Imagine you could even sync up the sound file with the HD video or pics afterward.. The auto quality on the new one is astounding, especially for such a small little rugged cam. You could potentially be the next youtube sensation! (and yes, youtube can be quite a profitable endeavour.. or at least inspire some kids to get off the darn couch!)


----------



## the-royal-mail (Dec 11, 2009)

I've been doing some research into this lately -- anyone have some more hobby ideas they are passionate about and would like to share? I am looking for some inspiration for some new things to do. I've found quite a few courses I could take and clubs I could join but still collecting ideas.


----------



## Four Pillars (Apr 5, 2009)

Jon_Snow said:


> Well, here is a bit of video I took last summer.http://m.youtube.com/watch?v=GFME7Vjm-UU


Just watched this now - amazing video.
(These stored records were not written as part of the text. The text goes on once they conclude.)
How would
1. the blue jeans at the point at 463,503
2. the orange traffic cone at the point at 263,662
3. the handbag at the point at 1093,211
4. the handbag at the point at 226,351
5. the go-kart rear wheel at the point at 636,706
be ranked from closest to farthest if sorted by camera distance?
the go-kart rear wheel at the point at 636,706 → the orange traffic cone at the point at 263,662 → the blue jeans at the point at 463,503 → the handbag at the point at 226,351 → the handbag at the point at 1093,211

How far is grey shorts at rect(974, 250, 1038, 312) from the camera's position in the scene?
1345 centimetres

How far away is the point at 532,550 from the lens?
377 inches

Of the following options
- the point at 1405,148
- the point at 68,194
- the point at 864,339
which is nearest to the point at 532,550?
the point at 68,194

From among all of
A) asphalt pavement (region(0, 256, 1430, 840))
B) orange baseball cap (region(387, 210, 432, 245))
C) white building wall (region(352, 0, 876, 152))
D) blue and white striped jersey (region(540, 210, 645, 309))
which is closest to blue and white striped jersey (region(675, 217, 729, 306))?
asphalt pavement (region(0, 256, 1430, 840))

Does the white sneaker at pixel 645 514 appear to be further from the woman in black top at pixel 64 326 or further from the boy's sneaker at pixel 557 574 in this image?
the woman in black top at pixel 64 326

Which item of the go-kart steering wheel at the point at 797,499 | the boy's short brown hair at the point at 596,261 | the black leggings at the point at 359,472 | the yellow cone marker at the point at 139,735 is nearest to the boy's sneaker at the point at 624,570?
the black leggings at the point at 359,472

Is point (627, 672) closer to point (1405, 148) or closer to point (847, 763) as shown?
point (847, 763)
Loved it.


----------



## Daniel A. (Mar 20, 2011)

Try Metal Detecting I own the canadianmetaldetecting.com forum .

You never know what you will find in the ground, cruising around with headphones on is like meditating.
The hobby is growing.

It involves research and history.


----------



## Jon_Snow (May 20, 2009)

I've booked about 10 days holidays in the first half of July and I am hoping to pick up the latest and greatest version of the GoPro camera this week, along the the appropriate mounting accesories - I am thinking a head mount and one for the deck of the kayak. I intend to post some more videos of west coast splendor for my fellow CMF'ers - I can't guarantee I'll get more orcas on film - they have their own mysterious schedule as to when they choose to pass by my particular island - but there are other wonders to be seen in these vibrant waters between Vancouver and Victoria. 

Stay tuned.


----------



## m3s (Apr 3, 2010)

Jon_Snow said:


> I've booked about 10 days holidays in the first half of July and I am hoping to pick up the latest and greatest version of the GoPro camera this week, along the the appropriate mounting accesories - I am thinking a head mount and one for the deck of the kayak.
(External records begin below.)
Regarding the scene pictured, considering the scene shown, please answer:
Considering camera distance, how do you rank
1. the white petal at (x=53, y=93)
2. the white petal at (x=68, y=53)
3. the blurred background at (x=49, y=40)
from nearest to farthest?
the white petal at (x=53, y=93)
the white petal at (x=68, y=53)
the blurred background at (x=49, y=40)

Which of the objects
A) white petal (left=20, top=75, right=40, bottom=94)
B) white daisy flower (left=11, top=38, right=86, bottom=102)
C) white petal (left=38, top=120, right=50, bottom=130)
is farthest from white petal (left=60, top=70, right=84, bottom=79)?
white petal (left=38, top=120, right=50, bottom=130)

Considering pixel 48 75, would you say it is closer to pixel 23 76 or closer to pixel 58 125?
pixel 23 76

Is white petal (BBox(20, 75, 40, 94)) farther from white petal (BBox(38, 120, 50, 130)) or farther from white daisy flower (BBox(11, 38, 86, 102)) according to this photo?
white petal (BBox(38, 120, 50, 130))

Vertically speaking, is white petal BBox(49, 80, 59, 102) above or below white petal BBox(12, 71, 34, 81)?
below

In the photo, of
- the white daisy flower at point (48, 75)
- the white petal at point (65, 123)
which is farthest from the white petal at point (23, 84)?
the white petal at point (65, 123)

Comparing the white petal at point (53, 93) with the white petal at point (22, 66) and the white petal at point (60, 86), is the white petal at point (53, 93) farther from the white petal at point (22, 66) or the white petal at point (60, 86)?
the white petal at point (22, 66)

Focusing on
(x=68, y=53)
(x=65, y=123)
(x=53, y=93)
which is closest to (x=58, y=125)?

A chest strap would be another good option for kayaking. You could even mount it to the paddle and stick it underwater. :encouragement... (can't have 4 photos and a smilie?) The top model comes with a WiFi remote, but it kills the battery and it's not worth the hassle if you can reach it. I have the Black, but doing it again I would just take one of the cheaper versions. The battery lasted longer on the Hero 2 and my Hero 3 still freezes and sometimes even with the latest firmware (have to hard reset to unfreeze) But the 3 does take noticeably better photos, although once they're uploaded online there's not as much difference


----------



## Jon_Snow (May 20, 2009)

Appreciate the advice, m3s... I was looking at the Hero 3, but I have seen comments online about certain annoying glitches... I haven't ordered mine yet, so maybe these issues may be addressed by the time mine arrives - wishful thinking I'm sure.
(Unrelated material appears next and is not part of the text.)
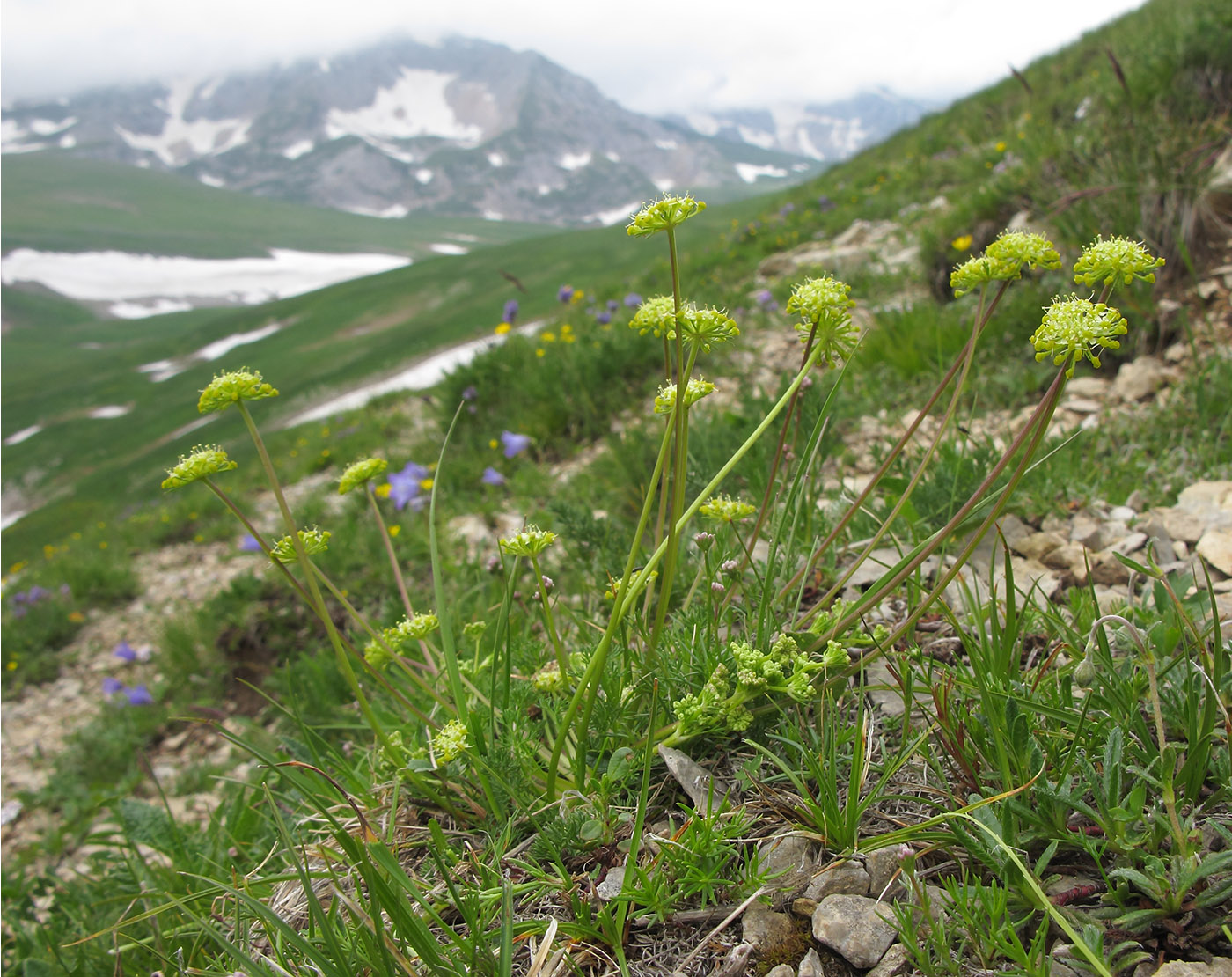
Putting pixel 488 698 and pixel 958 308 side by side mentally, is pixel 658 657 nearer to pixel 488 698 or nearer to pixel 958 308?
pixel 488 698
Sticking the camera on the paddle is something I never even considered - but there are always seals and sea lions checking me out so maybe if I can dunk the camera underneath my kayak, I could get some underwater shots of these submarine acrobatic clowns. The possibilities are incredible with this type of camera technology... my holidays can't come quick enough!


----------



## m3s (Apr 3, 2010)

Jon_Snow said:


> I haven't ordered mine yet, so maybe these issues may be addressed by the time mine arrives - wishful thinking I'm sure.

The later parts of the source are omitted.